An electronics shop salesperson sells flat screen TVs of Samsung Electronics displayed at a shop in Seoul October 6, 2009.

Credit: Reuters/Choi Bu-Seok/Files

SEOUL | Wed Feb 15, 2012 1:09pm IST

SEOUL (Reuters) - Samsung Electronics Co said on Wednesday it was considering spinning off its loss-making LCD flat-screen business in a surprise move as it seeks to orient its components business towards OLED displays, touted as the next-generation technology that will replace LCD TVs.

The LCD industry has been mired in a slump since the second half of 2010 and looks set to become a low-growth commodity type technology with greater competition from low-cost Chinese manufacturers, according to industry studies.

Many analysts had expected Samsung would take full direct control of its OLED flat-screen business and merge it with the LCD operation to utilise part of LCD production capacity in making the more profitable new displays.

The surprise move also underscores the severe market conditions that the LCD industry is facing.

Samsung's South Korean rival LG Display has been loss making for the fifth consecutive quarter, while Japan's Sharp Corp forecast a record 290 billion yen net loss for the year to March as a slump in TV sales forced it to halve output at a western Japan LCD plant.

Samsung ended its liquid crystal display (LCD) joint venture with Sony Corp recently.

"A spin-off will allow Samsung to focus more on OLED and also broaden its LCD customer base to companies that have shunned Samsung due to the fact that they are in direct competition with it in finished products such as televisions and computers," Seo Won-seok, an analyst at Korea Investment & Securities.

Apple, for example, is in direct competition with the South Korean firm in smartphones and resorts to Samsung's key rival LG Display for supply of panels for its popular iPhone and iPad.

BNP Paribas expects a spin-off will also have negative impact on Taiwanese LCD makers as Samsung may also reduce panel purchases from them to help its own spun-off operation.

It estimates Samsung, the world's biggest TV maker, currently sources 40 percent of its panel requirement internally and buys the rest from the likes of AU Optronics Corp, Chimei Innolux and Sharp Corp.

NON CASH DEAL?

Samsung and other companies such as LG Display Co are shifting to a newer type of flat-screen display called organic light-emitting diode (OLED), which is currently used mainly in high-end smartphones, as they believe the technology will replace LCD in larger-sized panels such as TV screens.

Samsung Electronics said earlier this month it was considering fully taking over Samsung Mobile Display (SMD), its OLED joint venture with its Samsung SDI subsidiary.

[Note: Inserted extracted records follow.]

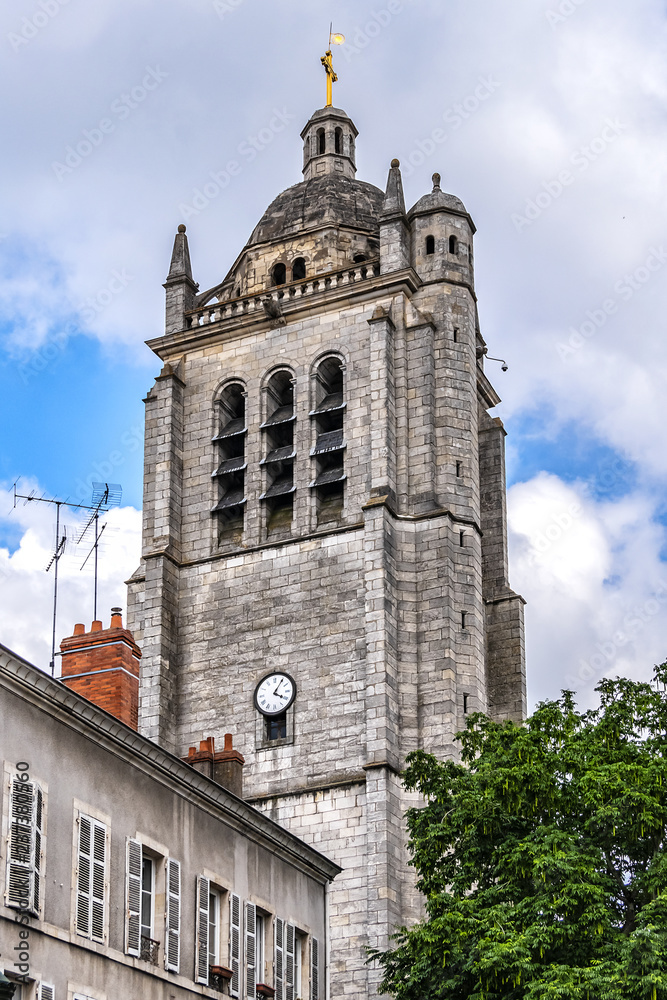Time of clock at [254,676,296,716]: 4:05
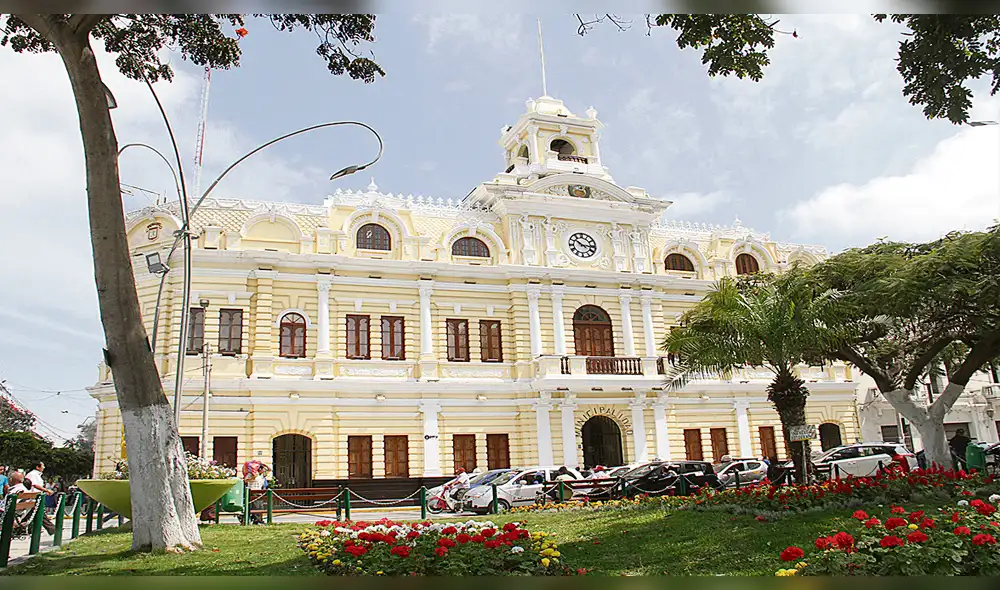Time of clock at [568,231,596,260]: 10:15
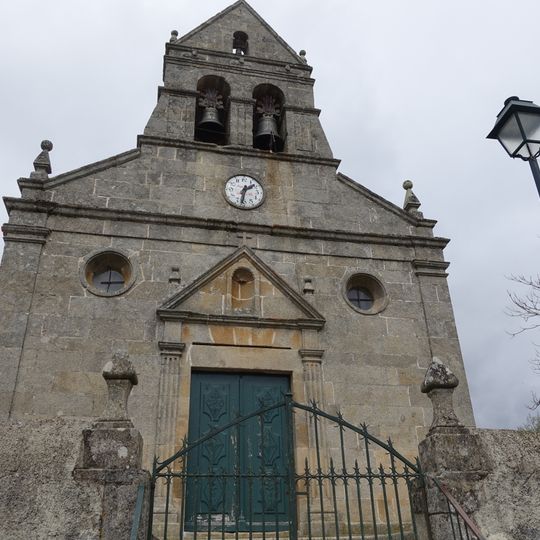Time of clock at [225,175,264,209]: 1:32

SMD is a near monopolistic supplier of OLED displays, which are thinner, more power-efficient and boast better clarity and colour contrast than LCD screens, and BNP Paribas estimates Samsung's OLED revenues will jump nearly six fold to 26.3 trillion won by 2014 as it is set to be used in large-sized TVs.

But Wednesday's announcement raised speculation that Samsung Electronics may drop a full acquisition of SMD, which may cost 1.6-2 trillion Korean won and instead transfer its LCD business to the OLED maker and receive a significant number of new SMD shares.

Prospects for a non-cash deal sent in Samsung SDI stock down as much as 6.5 percent, but shares in Samsung Electronics, Asia's most valuable technology firm with around $160 billion market value, jumped more than 5 percent to a record, buoyed by LCD restructuring plan and a broader rally in Asian chip makers on firmer chip prices and rival Elpida's financial trouble.

Samsung, which vies with local rival LG Display for the title of the world's top maker of LCD flat-screens, is estimated to have lost more than 1 trillion won from LCD last year on sales of 23 trillion won.